Le cadre. Port Haliguen au mois d'août. Une caravane dans le camping Park er Lan à St Pierre de Quiberon. Le Tipota sur le parking de la cale des zodiacs et autres scooters des mers, depuis que l'Ecole de Voile est saturée. M, mon amie adore la mer, mais n'aime pas trop la voile, préférant un bon livre sur la plage, la baignade, la marche, les boutiques. Ce qui fait que , assez souvent, je me trouve seul à gréer le bateau et à le mettre à l'eau. Comme le bateau n'est pas lourd, c'est faisable. (Voilà, Yves et Noël : pourquoi le Virusplus devrait logiquement avoir un bel avenir, au fur et à mesure que les jeunes propriétaires et capitaines deviennent des vieux loups de mer pleins de problèmes de dos et d'arthrite).

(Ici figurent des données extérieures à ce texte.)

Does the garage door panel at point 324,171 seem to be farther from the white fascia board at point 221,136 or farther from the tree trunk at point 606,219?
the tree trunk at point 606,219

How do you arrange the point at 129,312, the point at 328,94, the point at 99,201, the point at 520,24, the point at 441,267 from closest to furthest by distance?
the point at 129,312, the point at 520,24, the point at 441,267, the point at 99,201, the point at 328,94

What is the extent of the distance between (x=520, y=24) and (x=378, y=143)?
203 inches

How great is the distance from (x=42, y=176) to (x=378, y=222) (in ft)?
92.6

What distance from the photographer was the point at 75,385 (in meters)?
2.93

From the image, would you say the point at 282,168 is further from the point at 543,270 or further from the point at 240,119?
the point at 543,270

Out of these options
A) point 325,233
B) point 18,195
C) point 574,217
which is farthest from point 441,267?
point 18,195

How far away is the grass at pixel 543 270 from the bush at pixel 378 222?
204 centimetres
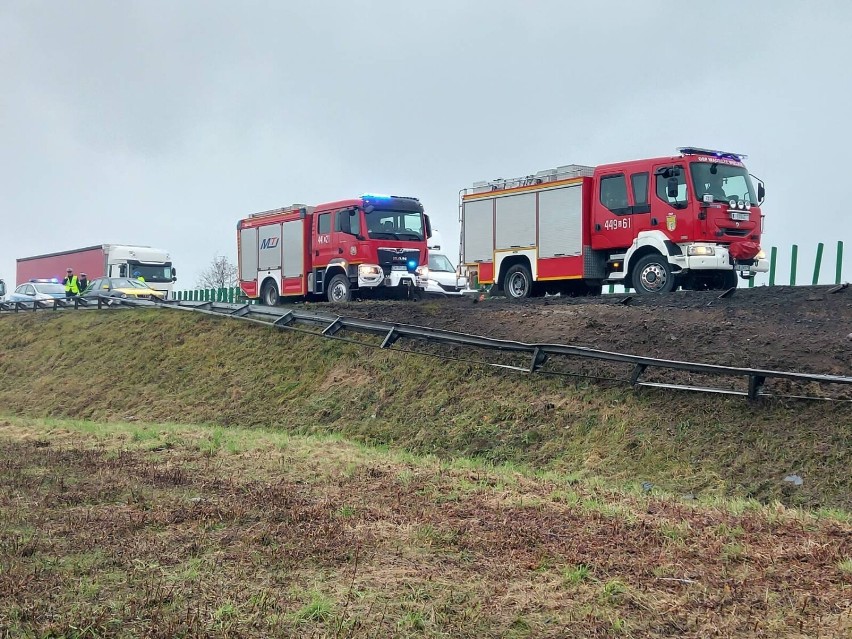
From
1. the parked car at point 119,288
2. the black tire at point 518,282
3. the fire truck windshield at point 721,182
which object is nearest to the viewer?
the fire truck windshield at point 721,182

C'était je crois, l'année 2002 et en ce début d'août c'est le calme plat, le pot au noir sur la baie de Quiberon. Avoir attendu quatre mois pour mes deux semaines de voile et de joyeuse navigation, rêvant des traversées intrépides jusqu'à la Trinité sur Mer, des découvertes solitaires à la Moitéssier du nouveau monde l'autre côté de la baie, puis, rien, pas un brin de vent, pas une brise légère, rien. Un jour, deux jours, le troisième jour je me lève alors qu'au camping tout le monde dort encore et j'arrive à faire une heure de voile avec la brise thermique, née comme on nous l'explique, du contraste entre l'inertie thermale relative de la mer par rapport à la terre.

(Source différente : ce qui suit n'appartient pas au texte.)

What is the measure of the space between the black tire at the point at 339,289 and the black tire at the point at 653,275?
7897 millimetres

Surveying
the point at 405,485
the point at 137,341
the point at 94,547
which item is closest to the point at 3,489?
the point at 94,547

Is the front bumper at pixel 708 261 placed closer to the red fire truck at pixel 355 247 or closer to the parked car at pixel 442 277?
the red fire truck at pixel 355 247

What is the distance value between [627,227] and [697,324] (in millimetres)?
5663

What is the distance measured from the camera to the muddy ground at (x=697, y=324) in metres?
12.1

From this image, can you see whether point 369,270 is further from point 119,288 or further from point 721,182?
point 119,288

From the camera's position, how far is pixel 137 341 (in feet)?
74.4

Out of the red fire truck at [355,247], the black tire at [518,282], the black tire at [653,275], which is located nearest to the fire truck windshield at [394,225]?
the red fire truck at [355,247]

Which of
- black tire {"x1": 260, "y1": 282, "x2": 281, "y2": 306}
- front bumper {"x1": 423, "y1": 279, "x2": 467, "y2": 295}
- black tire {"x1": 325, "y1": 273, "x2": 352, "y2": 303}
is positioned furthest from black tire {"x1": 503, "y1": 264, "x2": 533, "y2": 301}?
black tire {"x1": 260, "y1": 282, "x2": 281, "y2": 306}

Puis pour le reste de la semaine , même chose. Un jour je commencais à rentrer un peu tard (autour de 9 heures du matin) vers la cale, quand la brise est tombée: pas glorieux de rentrer au moteur, mais as-tu déjà essayé de faire avancer un Virusplus à la godille?
Toute une semaine à poireauter d'impatience et l'anticyclone des Acores est toujours là. La deuxième semaine commence pareillement jusqu'à mardi soir, puis la météo annonce du vent pour le lendemain. Comme d'habitude nous nous couchons tôt dans la chaleur du camping et comme d'habitude je me lève le lendemain tôt pour aller habiller le Tipota, faire le check-list puis descendre le bateau jusqu'à l'eau avec la voiture, seul. Tiens, aujourd'hui ça va être un régal, il y a du vent! Les drapeaux de l'école de voile et de l'hôtel tout près claquent sec, les haubans des bateaux sur le parking font leur musique de port de loisirs. Je suis parmi les premiers, il est sept heures et demie du matin.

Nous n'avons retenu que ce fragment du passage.